Massive media companies looking if not leaping
Comcast is, at the very least, preparing for the synergized future of sports and betting, as NBC secured NBSportbook.com and NBCSportsSportsbook.com and multiple similar domain names last year. Sports betting has also become a more ubiquitous presence in regional Comcast broadcasts in Philadelphia and Washington, DC, where dedicated channels have operated alongside traditional game feeds.
Sinclair’s move would bring sports betting content into the living rooms and onto the devices of 40 percent of the American population, predominantly in the South and Midwest.
In an Aug. 5 Q2 earnings call, Sinclair president and chief executive officer Christopher S. Riley signaled a new company interest in sports betting through an expansion of duties for chief strategy officer of sports Scott Shapiro. Riley said Shapiro “will focus on some of our larger growth opportunities such as those associated with legalized sports betting.” Sinclair’s media revenues decreased by 7% as compared to the same period last year.
“We’re expecting the sports app that is in development will give viewers an experience unlike anything they have encountered in the past with enhanced graphics and sound as well as the ability to interact with the content in numerous ways including with advertisers and free-to-play games,” Riley continued. “We spend a lot of time meeting with many of the major players in sports betting and we expect more … to be able to more fully detail our plans in this area later this year. As the exclusive provider of Local Sports content for more than half of the MLB, NBA and NHL teams, we believe we are in a unique position to monetize the significant sports betting opportunity that exists.”
The publicly traded company is the second-largest television station operator in the United States as it “owns and/or operates 23 regional sports network brands; owns, operates and/or provides services to 191 television stations in 89 markets,” according to the company website. Also in its portfolio are Fox Sports Networks and other sports properties including The Tennis Channel and Stadium.

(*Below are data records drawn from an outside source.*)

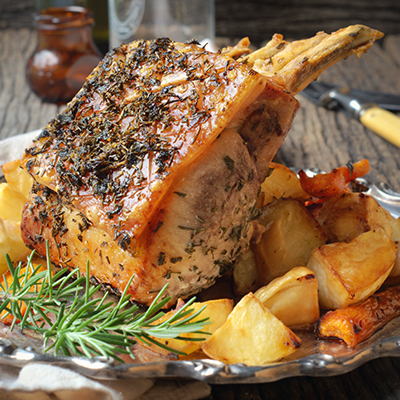 Roasted Rack of Pork and Fresh-Sage Walnut Pesto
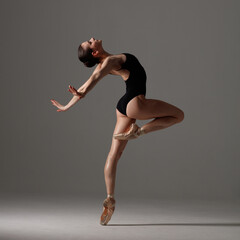 Young beautiful ballet dancer is posing in studio - obrazy, fototapety, plakaty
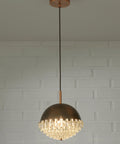 1/4 Vintage Glass Pendant Light / Brutalist Copper Bar Lamps / Mid Century Modern 1970's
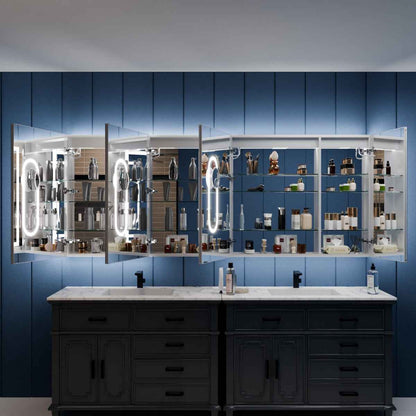 Illusion-B 90" x 36" Medicine Cabinets with LED Lights with Magnifiers Front and Back Light
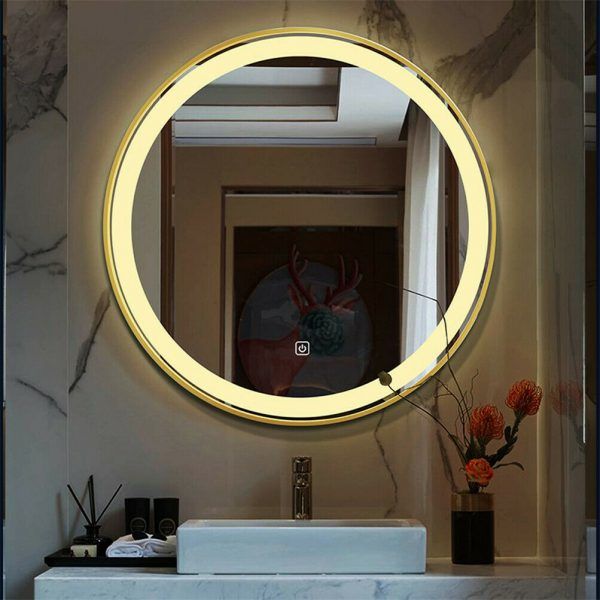 Led Lighted Round Wall Mount Or Hanging Mirror Bathroom Vanity Mirror Regarding Gold Led Wall Mirrors (View 7 of 15)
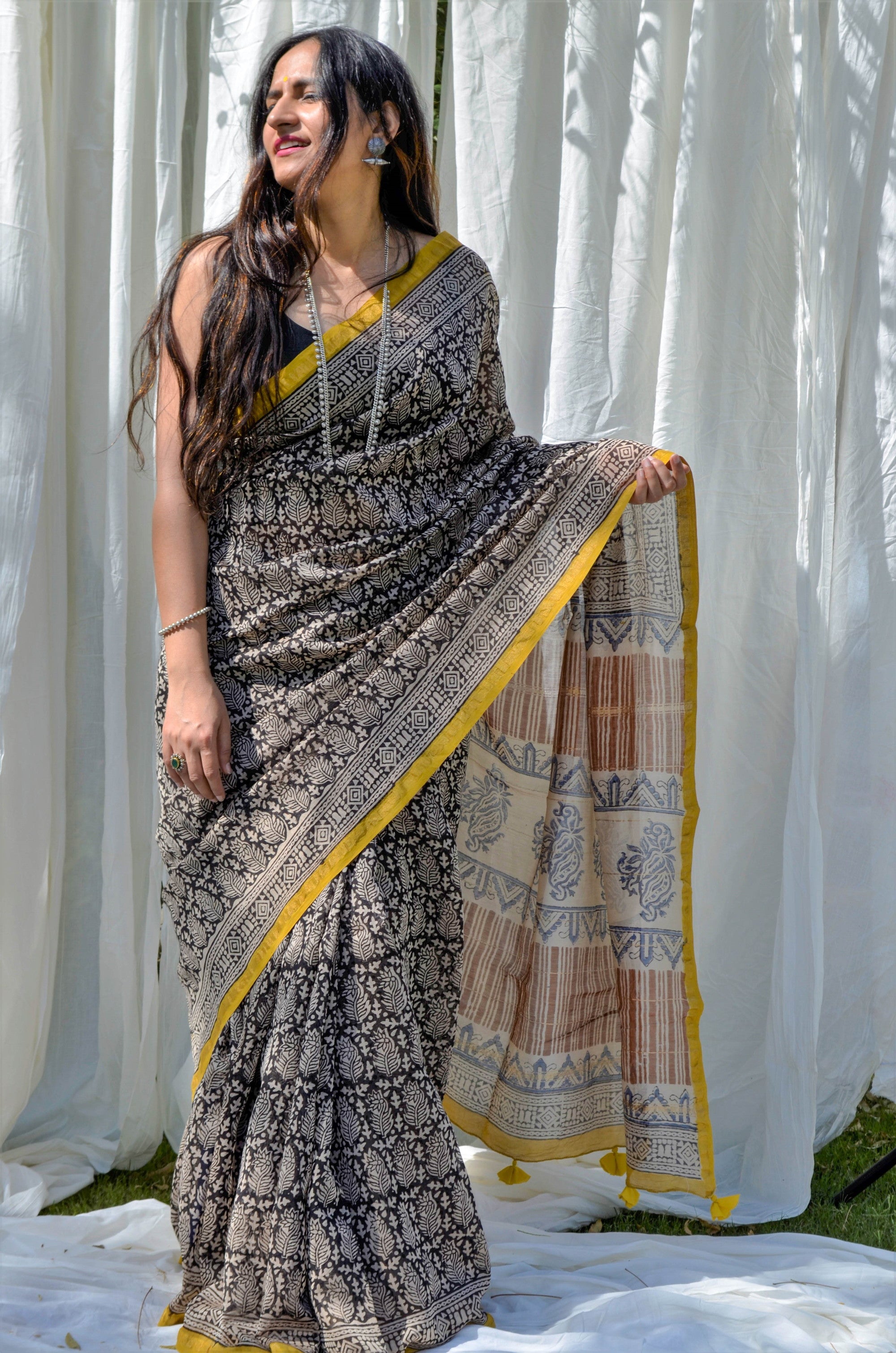 Bagh Block Print Cotton Saree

Sinclair’s rightward skew, according to independent researchers, would theoretically put sports betting content at odds with what would be expected to be a socially conservative viewership, although some form of gambling, whether casino, poker or sports betting is available in several of its markets.
Picked up some keywords in the Sinclair Broadcast $SBGI earnings call… will announce later this year their plans with 'sports betting' pic.twitter.com/HwY6Xg9V7R
— Alfonso Straffon 🇨🇷🇺🇸🇲🇽 (@astraffon) August 5, 2020
Pascrell III said that “companies that tend to be a little bit more politically aligned with one side of the aisle or other are going to have a challenge because they’re only going to be able to speak to half the market.” But the company, he said, could be a major player, like ESPN, in familiarizing the uninitiated with an activity that is decreasingly taboo for sports leagues, televisions networks and fans. Sports betting might even fill a void for non-partisan content.
“Why would you want to limit your reach or your net to only half the population?,” Pascrell III pondered. “We can disagree on politics all day long, but we can agree on having fun over a sporting event. I think Sinclair will learn that if they haven’t already. It’s just good business sense.”
The American sports betting industry has been forecast to be worth up to $8 billion by 2024.